# Big Data versus The Itinerant Crasshole....



## roguetrader (Nov 24, 2017)

well me people I been reading some pretty depressing books about the evils of Google / Facebook and big data in general - i'm referring to the huge amounts of online information that we all generate : this gets collated, aggregated and used in all kinds of ways that most people don't have a clue about.... targeted advertising may be irritating but its the way that data is shared with potential employers, law enforcement and vehicle insurance companies that really made me take notice... hows my frequent viewing of websites dedicated to drugs gonna look to these muthafuckers ? and all the other 'dodgy' websites i visit ?

so what i'm asking you technical minded STP members is what kind of strategy can we adopt to avoid leaving this trail of sensitive data every time we use the internet ? i'm aware of the TOR browser, TAILS amnesiac operating system, but is this really enough ?
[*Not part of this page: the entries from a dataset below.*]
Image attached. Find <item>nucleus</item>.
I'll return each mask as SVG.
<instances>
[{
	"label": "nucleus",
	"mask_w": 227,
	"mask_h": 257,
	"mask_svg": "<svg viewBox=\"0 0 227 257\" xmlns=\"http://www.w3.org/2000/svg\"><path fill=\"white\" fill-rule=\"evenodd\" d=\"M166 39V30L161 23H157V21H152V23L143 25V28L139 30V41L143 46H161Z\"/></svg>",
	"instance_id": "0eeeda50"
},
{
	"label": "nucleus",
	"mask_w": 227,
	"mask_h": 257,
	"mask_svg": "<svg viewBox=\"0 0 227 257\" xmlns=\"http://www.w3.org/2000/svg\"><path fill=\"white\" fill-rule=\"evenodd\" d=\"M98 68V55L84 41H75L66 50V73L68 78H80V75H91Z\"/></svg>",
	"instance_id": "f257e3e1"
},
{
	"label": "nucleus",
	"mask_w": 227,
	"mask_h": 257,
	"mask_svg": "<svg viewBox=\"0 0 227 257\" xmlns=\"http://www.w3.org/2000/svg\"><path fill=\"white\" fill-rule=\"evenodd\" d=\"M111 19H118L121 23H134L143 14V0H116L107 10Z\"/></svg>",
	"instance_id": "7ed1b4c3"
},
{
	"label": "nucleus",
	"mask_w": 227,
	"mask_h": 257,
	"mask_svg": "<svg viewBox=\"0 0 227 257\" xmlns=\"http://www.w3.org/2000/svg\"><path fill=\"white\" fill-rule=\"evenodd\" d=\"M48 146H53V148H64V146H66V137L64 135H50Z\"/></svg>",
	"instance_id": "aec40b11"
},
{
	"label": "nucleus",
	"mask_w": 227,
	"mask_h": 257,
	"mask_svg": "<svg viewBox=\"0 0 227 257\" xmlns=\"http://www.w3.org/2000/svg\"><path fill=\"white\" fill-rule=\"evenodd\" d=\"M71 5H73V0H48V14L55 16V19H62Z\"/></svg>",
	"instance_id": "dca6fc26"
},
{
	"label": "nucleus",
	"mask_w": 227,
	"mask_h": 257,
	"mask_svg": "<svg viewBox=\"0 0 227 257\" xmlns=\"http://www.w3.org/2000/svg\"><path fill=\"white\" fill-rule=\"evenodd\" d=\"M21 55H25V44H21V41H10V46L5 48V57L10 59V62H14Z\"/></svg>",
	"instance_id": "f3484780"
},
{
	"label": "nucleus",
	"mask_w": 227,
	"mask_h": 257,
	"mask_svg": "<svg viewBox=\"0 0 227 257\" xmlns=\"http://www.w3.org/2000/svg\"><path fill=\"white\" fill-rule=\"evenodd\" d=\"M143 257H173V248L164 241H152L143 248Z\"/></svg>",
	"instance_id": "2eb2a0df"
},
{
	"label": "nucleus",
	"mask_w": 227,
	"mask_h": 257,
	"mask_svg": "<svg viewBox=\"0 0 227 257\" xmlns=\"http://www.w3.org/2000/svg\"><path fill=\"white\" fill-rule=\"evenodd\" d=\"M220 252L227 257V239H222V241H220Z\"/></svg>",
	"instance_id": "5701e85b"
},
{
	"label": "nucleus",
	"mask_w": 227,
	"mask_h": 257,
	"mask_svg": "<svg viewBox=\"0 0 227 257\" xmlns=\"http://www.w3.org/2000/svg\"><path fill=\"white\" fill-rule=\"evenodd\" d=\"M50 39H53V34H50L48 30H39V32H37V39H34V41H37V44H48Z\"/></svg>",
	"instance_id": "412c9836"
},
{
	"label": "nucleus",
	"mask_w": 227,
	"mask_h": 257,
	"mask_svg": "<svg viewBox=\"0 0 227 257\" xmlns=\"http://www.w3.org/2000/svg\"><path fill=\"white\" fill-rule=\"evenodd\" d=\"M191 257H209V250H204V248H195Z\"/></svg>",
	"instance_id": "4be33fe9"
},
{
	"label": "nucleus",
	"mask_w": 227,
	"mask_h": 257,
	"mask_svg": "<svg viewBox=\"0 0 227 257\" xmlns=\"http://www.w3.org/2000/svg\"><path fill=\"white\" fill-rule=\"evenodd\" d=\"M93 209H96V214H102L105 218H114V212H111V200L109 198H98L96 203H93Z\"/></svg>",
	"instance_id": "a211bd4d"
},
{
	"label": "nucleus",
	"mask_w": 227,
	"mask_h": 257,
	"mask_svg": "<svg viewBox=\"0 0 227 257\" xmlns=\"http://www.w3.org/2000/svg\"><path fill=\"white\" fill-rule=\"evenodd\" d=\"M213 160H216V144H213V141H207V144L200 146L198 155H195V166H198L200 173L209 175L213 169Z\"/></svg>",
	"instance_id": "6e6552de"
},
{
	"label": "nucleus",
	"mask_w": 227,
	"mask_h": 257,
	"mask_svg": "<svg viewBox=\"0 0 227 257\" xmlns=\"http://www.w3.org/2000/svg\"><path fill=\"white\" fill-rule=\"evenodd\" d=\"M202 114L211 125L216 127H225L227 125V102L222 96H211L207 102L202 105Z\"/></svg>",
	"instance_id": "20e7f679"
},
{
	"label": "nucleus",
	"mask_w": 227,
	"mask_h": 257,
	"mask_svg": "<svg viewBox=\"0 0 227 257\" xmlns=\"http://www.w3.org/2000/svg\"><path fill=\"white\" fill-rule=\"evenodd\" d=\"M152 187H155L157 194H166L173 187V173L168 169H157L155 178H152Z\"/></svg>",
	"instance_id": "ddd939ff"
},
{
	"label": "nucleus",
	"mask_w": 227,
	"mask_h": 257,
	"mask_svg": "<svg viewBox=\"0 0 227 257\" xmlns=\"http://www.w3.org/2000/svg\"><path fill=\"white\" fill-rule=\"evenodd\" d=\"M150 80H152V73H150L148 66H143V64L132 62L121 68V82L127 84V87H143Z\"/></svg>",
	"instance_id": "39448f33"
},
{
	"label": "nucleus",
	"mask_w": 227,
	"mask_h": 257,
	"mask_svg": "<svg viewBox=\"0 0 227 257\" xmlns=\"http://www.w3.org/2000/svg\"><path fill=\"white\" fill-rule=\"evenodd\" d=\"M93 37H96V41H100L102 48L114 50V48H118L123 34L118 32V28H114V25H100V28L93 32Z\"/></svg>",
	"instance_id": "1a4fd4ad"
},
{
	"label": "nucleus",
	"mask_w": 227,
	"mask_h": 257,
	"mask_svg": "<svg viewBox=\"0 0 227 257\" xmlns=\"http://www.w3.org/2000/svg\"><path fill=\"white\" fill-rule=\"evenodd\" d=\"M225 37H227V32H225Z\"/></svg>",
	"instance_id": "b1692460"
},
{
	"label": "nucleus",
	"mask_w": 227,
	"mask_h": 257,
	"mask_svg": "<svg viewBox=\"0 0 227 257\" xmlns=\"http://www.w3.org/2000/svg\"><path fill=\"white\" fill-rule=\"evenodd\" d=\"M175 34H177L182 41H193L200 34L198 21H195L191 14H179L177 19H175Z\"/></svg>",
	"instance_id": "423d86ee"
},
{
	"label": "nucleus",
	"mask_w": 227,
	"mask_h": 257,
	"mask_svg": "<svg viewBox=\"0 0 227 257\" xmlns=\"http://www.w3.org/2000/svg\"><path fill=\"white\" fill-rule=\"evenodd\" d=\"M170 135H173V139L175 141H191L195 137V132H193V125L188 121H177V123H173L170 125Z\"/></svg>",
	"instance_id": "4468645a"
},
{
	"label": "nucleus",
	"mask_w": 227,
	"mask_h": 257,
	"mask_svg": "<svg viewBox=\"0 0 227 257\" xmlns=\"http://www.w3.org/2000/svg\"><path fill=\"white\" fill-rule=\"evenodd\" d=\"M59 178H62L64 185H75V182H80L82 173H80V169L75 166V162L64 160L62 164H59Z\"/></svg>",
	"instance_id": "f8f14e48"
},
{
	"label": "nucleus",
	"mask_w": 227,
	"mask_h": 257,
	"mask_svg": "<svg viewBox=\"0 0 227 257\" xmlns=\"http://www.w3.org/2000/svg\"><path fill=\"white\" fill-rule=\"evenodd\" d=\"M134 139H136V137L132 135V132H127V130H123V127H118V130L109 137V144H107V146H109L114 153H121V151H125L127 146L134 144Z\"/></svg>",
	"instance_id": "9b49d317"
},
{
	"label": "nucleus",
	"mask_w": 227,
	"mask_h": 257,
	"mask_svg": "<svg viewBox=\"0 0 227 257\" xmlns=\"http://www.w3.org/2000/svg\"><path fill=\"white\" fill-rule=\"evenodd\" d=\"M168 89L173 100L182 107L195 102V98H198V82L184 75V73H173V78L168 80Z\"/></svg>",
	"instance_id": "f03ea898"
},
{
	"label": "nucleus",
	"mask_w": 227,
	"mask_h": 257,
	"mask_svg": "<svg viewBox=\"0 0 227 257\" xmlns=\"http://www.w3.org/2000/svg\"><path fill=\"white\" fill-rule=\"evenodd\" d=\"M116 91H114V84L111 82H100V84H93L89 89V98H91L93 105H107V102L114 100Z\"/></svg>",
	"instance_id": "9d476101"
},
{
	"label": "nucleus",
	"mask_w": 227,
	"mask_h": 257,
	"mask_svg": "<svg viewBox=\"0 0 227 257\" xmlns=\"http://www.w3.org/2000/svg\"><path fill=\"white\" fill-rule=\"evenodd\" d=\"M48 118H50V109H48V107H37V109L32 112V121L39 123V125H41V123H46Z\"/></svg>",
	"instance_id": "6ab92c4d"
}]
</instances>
I know this subject is not directly related to travelling but it certainly relates to the freedom that we all seem to cherish so much....

i'll leave you with a quote from Mark Zuckerberg - "privacy is not the new norm"


----------



## Matt Derrick (Nov 24, 2017)

zuckerburg is a fucking twit.
but to answer your question, i personally don't care about targeted advertising, i think that's the least of our worries, it's when the government starts combing data for potential 'terrorists' that you should start worrying.

honestly, TOR and Tails are waaaay overkill for most people. That's the stuff you use if you're actively being targeted by governments or some other super-powerful entity. Or if you're really paranoid.

You can eliminate about 95% of the tracking you're talking about by using a simple and amazing web browsing plugin called 'uBlock Origin'. In addition to blocking ads, it blocks tracking cookies, pixel trackers, etc. If you go into the settings there's all kinds of 3rd-party block lists for everything from to protecting privacy to blocking malware sites, and these lists are all actively maintained.

enjoy the internet like it was 1996, with almost no ads, and when one does slip by, you can easily create a filter for it by right clicking on it and adding it to your personal filter list. You can even use it to block simple annoyances that aren't quite ads, like the notification here on StP to new users about my book (although if you don't like that you can just dismiss it permanently by clicking the x, i'm just using it as an example).

anyways, hope that helps!


----------



## roguetrader (Nov 28, 2017)

thanks Matt - i'm gonna grab that plug in and give it a go.....


----------